> [The exercise] Extract every one of the lines below and reproduce them word for word, keeping each character and the line breaks unchanged.
╔══
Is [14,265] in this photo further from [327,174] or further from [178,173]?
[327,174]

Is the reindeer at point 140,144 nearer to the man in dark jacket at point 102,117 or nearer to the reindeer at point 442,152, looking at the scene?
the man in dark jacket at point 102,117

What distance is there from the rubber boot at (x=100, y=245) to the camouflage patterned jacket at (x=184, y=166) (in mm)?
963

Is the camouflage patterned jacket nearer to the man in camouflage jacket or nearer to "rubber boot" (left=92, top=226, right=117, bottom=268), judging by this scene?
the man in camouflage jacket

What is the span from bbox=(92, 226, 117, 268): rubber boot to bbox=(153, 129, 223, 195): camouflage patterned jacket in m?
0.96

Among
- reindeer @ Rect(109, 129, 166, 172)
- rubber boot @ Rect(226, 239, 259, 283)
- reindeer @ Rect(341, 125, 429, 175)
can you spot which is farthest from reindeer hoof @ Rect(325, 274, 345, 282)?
╚══
> [Output of the task]
Is [14,265] in this photo further from [327,174] or further from [178,173]?
[327,174]

Is the reindeer at point 140,144 nearer to the man in dark jacket at point 102,117 or nearer to the reindeer at point 442,152, looking at the scene?
the man in dark jacket at point 102,117

What distance is there from the rubber boot at (x=100, y=245) to the camouflage patterned jacket at (x=184, y=166) (in mm)?
963

Is the camouflage patterned jacket nearer to the man in camouflage jacket or nearer to "rubber boot" (left=92, top=226, right=117, bottom=268), judging by this scene?
the man in camouflage jacket

What is the span from bbox=(92, 226, 117, 268): rubber boot to bbox=(153, 129, 223, 195): camouflage patterned jacket in m?
0.96

Among
- reindeer @ Rect(109, 129, 166, 172)
- rubber boot @ Rect(226, 239, 259, 283)
- reindeer @ Rect(341, 125, 429, 175)
can you spot which is farthest from reindeer hoof @ Rect(325, 274, 345, 282)?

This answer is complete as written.